◆ Given passage:
______________________________

- Insider buying can be an encouraging signal for potential investors, especially when markets are near all-time highs.
- A SPAC, a couple of retailers and a railroad operator saw notable insider buying this past week.
- One chief executive officer added to two different stakes last week.
Conventional wisdom says that insiders and 10% owners really only buy shares of a company for one reason — they believe the stock price will rise and they want to profit from it. So insider buying can be an encouraging signal for potential investors, particularly when there is uncertainty in the markets or the markets are near all-time highs.
Note that with the earnings reporting season officially over, insiders overall are no longer prohibited from buying or selling shares. Here are some of the most noteworthy insider purchases that were reported in the past week.

______________________________

Items from a data collection:
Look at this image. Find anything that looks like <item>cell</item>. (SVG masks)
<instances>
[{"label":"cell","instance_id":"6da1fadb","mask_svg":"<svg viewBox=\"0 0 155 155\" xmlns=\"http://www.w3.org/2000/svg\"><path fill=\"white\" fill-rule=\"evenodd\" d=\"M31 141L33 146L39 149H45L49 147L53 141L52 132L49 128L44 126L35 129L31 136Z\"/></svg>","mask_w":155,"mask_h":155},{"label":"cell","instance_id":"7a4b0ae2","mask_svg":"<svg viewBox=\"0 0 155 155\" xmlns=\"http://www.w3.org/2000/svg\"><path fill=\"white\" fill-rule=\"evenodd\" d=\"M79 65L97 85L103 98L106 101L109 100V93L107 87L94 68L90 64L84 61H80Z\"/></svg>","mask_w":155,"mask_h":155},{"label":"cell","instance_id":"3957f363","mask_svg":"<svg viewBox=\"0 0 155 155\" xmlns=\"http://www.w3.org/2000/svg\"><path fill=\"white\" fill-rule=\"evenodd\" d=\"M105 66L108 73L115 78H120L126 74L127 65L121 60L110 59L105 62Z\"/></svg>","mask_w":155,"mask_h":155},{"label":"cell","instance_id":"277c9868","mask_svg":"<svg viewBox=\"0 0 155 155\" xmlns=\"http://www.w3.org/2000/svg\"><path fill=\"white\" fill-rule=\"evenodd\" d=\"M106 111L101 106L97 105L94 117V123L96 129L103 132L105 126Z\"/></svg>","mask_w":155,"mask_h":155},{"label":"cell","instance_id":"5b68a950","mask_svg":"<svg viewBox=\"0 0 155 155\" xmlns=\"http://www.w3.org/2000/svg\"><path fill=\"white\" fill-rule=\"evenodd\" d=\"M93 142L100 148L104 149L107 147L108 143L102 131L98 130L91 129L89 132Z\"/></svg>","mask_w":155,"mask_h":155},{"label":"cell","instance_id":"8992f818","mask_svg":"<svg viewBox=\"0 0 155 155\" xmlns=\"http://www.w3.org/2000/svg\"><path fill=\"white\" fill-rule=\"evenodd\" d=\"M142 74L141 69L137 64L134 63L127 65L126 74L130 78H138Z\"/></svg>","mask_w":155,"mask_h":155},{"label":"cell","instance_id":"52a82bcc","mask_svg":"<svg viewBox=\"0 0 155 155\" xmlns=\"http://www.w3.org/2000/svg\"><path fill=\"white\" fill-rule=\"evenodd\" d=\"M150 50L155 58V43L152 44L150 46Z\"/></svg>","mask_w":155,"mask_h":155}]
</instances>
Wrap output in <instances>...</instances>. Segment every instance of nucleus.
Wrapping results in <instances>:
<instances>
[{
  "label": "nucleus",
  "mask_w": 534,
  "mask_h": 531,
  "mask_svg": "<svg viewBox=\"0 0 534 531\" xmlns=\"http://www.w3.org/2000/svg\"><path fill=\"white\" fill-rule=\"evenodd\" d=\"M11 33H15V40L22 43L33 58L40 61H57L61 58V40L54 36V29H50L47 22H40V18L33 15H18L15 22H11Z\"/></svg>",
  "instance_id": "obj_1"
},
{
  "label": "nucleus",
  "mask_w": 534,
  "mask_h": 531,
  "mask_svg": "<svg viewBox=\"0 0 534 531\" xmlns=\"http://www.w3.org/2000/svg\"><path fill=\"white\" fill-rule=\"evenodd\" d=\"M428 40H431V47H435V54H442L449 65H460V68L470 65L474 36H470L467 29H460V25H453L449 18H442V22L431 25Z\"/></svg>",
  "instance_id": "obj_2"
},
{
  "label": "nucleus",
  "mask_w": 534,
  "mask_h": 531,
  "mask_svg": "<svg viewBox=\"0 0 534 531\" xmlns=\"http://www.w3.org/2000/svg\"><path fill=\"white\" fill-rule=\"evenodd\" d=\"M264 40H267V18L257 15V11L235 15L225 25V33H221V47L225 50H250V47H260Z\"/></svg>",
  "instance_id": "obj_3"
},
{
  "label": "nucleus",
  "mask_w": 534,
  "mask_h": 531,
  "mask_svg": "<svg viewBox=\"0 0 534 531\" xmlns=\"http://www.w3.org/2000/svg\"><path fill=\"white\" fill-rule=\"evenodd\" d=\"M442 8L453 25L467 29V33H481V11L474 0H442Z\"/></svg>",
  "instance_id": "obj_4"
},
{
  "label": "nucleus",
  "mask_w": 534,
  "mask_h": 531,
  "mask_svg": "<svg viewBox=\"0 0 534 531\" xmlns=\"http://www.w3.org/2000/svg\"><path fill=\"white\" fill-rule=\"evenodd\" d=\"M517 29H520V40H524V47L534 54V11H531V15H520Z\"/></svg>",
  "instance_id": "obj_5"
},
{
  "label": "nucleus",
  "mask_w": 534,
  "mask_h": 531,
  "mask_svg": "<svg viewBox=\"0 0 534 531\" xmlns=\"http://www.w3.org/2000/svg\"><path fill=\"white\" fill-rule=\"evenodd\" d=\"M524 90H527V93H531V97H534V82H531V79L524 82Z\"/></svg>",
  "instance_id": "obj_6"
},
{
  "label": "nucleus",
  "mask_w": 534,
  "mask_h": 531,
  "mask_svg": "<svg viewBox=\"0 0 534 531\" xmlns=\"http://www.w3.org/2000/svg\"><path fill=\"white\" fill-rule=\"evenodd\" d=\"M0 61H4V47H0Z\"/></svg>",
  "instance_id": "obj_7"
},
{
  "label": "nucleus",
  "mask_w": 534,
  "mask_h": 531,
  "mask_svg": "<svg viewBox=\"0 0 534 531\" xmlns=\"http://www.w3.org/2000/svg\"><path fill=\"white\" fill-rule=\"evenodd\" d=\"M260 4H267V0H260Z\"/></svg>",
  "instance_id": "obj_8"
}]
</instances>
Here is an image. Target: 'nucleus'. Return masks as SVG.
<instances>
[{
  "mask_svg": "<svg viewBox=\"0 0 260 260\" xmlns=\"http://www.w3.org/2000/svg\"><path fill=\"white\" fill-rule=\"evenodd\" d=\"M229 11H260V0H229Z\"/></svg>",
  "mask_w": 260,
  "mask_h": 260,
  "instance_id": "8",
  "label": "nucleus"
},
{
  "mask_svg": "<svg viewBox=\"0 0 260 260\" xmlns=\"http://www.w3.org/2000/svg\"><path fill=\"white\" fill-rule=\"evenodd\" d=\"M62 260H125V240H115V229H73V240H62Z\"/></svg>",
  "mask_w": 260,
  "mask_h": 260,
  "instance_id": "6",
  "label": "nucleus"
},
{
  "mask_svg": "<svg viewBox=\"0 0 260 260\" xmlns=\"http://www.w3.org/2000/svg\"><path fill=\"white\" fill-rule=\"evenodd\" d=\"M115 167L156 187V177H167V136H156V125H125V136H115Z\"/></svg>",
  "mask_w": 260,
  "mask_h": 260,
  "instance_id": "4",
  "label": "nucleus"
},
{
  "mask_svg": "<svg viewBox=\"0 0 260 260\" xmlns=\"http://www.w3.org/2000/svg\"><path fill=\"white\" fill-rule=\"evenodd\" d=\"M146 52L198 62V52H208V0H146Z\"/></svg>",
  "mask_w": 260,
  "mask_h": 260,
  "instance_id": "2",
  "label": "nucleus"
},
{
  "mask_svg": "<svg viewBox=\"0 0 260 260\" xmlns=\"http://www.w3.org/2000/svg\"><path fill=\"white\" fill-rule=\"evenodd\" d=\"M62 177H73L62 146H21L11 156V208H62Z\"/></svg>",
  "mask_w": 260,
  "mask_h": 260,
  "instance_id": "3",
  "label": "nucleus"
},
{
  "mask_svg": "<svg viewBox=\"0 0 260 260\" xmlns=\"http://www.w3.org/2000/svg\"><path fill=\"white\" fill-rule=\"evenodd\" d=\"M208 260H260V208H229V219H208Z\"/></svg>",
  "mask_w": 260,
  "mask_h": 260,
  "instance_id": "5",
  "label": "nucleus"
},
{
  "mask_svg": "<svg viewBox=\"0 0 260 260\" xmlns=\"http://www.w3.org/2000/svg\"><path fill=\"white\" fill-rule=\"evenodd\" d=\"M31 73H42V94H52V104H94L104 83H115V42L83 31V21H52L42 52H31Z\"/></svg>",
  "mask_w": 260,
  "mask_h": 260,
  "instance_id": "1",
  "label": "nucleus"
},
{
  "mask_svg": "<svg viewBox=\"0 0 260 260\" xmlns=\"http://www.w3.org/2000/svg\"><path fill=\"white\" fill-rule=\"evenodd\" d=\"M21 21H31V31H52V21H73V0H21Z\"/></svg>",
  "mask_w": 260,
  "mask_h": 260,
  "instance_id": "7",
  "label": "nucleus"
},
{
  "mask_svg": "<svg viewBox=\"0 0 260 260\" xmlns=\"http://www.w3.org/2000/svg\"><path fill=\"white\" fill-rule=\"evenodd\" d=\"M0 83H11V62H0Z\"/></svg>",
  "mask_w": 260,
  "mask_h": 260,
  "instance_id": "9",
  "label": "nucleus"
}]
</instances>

______________________________

◆ Work instruction A:
From the insider buying article, extract the text starting with "- One chief" and going on through "the past week.".
◆ Work instruction B:
According to the insider buying article, now that earnings reporting season is officially over, what are insiders overall no longer prohibited from doing?
◆ Work instruction C:
Rewrite more briefly the paragraph of the insider buying article that begins "Conventional wisdom says," keeping its main facts.

◆ Result A:
- One chief executive officer added to two different stakes last week.
Conventional wisdom says that insiders and 10% owners really only buy shares of a company for one reason — they believe the stock price will rise and they want to profit from it. So insider buying can be an encouraging signal for potential investors, particularly when there is uncertainty in the markets or the markets are near all-time highs.
Note that with the earnings reporting season officially over, insiders overall are no longer prohibited from buying or selling shares. Here are some of the most noteworthy insider purchases that were reported in the past week.

◆ Result B:
Buying or selling shares.

◆ Result C:
Insiders and 10% owners are thought to buy a company's shares only because they expect the price to rise and want to profit. Their buying can therefore encourage potential investors, particularly during market uncertainty or when markets are near all-time highs.